● **WHAT YOU WILL DO**
Give back the line below containing "The researchers measured" and every later line, exactly.

● **Collected data entries**
+ + + +
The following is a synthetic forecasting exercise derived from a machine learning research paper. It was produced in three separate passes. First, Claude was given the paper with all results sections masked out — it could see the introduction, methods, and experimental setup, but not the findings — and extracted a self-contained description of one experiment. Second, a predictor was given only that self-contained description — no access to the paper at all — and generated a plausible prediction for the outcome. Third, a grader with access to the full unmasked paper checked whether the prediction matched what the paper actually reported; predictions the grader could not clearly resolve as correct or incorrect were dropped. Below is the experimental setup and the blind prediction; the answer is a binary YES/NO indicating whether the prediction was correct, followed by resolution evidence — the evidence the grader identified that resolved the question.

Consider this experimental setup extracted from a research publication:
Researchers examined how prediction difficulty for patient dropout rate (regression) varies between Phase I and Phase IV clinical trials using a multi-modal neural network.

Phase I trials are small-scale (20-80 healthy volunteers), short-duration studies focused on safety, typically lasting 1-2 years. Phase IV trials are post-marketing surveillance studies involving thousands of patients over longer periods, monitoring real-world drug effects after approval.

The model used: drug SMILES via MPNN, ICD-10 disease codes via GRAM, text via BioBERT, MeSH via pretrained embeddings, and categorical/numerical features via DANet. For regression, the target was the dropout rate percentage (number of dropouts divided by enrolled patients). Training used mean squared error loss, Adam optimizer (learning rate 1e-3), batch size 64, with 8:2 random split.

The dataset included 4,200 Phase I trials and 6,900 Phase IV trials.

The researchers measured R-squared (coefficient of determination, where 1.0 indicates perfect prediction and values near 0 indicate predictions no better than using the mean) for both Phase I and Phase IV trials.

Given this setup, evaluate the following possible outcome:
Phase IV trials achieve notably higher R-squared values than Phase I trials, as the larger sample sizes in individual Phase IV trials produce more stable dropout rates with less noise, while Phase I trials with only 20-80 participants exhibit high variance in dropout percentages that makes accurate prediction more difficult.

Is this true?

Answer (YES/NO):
+ + + +
● **YOUR RESPONSE**
The researchers measured R-squared (coefficient of determination, where 1.0 indicates perfect prediction and values near 0 indicate predictions no better than using the mean) for both Phase I and Phase IV trials.

Given this setup, evaluate the following possible outcome:
Phase IV trials achieve notably higher R-squared values than Phase I trials, as the larger sample sizes in individual Phase IV trials produce more stable dropout rates with less noise, while Phase I trials with only 20-80 participants exhibit high variance in dropout percentages that makes accurate prediction more difficult.

Is this true?

Answer (YES/NO):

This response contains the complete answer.